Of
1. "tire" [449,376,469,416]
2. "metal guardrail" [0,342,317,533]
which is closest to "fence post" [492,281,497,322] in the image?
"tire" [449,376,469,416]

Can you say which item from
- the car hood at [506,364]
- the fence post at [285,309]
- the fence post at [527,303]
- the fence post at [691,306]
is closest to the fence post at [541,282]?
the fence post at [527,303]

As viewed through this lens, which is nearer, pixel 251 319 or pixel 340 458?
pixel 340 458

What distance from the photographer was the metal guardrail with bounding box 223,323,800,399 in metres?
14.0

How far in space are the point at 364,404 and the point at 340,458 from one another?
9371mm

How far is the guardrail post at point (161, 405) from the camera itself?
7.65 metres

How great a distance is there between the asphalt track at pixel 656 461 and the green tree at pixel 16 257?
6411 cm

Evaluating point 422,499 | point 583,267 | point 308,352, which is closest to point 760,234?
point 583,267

──────

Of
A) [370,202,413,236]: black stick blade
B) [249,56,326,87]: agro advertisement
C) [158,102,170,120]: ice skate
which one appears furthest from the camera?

──────

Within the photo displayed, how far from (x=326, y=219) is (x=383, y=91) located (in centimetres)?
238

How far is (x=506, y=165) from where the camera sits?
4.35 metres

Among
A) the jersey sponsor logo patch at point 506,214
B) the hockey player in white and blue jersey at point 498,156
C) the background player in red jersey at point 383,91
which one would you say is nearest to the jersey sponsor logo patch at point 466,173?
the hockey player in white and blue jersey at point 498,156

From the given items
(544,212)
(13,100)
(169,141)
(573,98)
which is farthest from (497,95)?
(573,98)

──────

◆ Written task: Find every line in the items above that contains the string "which" with matching capitalization, and copy each of those lines in full.

◆ Written response:
which is closest to "fence post" [492,281,497,322] in the image?
Can you say which item from
As viewed through this lens, which is nearer, pixel 251 319 or pixel 340 458?
Evaluating point 422,499 | point 583,267 | point 308,352, which is closest to point 760,234?
which one appears furthest from the camera?
which one would you say is nearest to the jersey sponsor logo patch at point 466,173?
which is farthest from (497,95)?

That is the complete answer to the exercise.